As its name and type signature suggest, foldRT is a bona fide right fold for your tree (you can convince yourself of that by hand-evaluating it for something like Branch 1 (Branch 0 Leaf Leaf) (Branch 2 Leaf Leaf)). That means implementing Foldable will give you foldRT: foldRT = foldr. Why is that relevant?
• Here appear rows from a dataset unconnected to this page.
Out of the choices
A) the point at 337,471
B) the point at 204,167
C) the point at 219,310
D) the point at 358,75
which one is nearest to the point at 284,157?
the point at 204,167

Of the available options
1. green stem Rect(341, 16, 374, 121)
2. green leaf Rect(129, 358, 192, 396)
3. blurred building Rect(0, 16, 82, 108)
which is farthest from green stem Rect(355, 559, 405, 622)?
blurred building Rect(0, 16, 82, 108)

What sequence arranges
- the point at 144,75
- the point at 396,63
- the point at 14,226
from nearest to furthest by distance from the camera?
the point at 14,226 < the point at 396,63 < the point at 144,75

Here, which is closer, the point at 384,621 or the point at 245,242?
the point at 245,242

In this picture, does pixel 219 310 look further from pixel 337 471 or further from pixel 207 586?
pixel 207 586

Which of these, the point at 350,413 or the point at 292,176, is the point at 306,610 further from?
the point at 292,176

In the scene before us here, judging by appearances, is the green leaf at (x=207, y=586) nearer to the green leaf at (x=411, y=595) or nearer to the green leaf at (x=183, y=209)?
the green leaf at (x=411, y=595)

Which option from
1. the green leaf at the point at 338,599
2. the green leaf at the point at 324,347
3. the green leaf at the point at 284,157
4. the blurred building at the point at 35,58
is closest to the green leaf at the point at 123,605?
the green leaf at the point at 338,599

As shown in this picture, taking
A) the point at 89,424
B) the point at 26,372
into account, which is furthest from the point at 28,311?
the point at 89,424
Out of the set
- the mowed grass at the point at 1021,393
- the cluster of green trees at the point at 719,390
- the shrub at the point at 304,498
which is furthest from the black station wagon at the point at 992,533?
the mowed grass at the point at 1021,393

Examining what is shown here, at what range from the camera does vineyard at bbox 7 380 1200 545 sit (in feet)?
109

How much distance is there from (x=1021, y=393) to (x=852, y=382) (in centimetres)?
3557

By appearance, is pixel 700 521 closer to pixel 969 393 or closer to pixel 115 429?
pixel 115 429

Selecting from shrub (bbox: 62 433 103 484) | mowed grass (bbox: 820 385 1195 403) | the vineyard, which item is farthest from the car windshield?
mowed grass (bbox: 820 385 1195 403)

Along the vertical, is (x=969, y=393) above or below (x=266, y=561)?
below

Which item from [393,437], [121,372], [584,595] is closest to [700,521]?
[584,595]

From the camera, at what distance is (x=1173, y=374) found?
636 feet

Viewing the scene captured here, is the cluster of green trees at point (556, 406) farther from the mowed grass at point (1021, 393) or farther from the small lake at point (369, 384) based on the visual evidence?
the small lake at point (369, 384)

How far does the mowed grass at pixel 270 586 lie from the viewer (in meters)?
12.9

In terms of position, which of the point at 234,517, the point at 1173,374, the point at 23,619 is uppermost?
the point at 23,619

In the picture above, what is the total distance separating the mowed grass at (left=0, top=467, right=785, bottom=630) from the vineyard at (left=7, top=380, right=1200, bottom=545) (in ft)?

Because, in this case, it is much easier to implement foldMap than it is to figure out how to write foldr directly:
-- Note that l and r here aren't the subtrees, but the results of folding them.
instance Foldable Tree where
foldMap f = fold (\v l r -> l <> f v <> r) mempty
If you want to write foldRT without relying on a Foldable instance, all you need is expanding the foldMap-based definition of foldr (see the answers to this question for the details I'll gloss over here):
foldRT f z t = appEndo (foldMap (Endo . f) t) z
-- To make things less clumsy, let's use:
foldEndo f = appEndo . foldMap (Endo . f)
-- foldEndo f = flip (foldRT f)
foldEndo f = appEndo . fold (\v l r -> l <> Endo (f v) <> r) mempty
-- As we aren't mentioning foldMap anymore, we can drop the Endo wrappers.
-- mempty @(Endo _) = Endo id
-- Endo g <> Endo f = Endo (g . f)
foldEndo f = fold (\v l r -> l . f v . r) id
-- Bringing it all back home:
foldRT :: (a -> b -> b) -> b -> Tree a -> b
foldRT f z t = fold (\v l r -> l . f v . r) id t z
(Note that we ultimately reached a solution of the sort suggested by Carl, only through an indirect route.)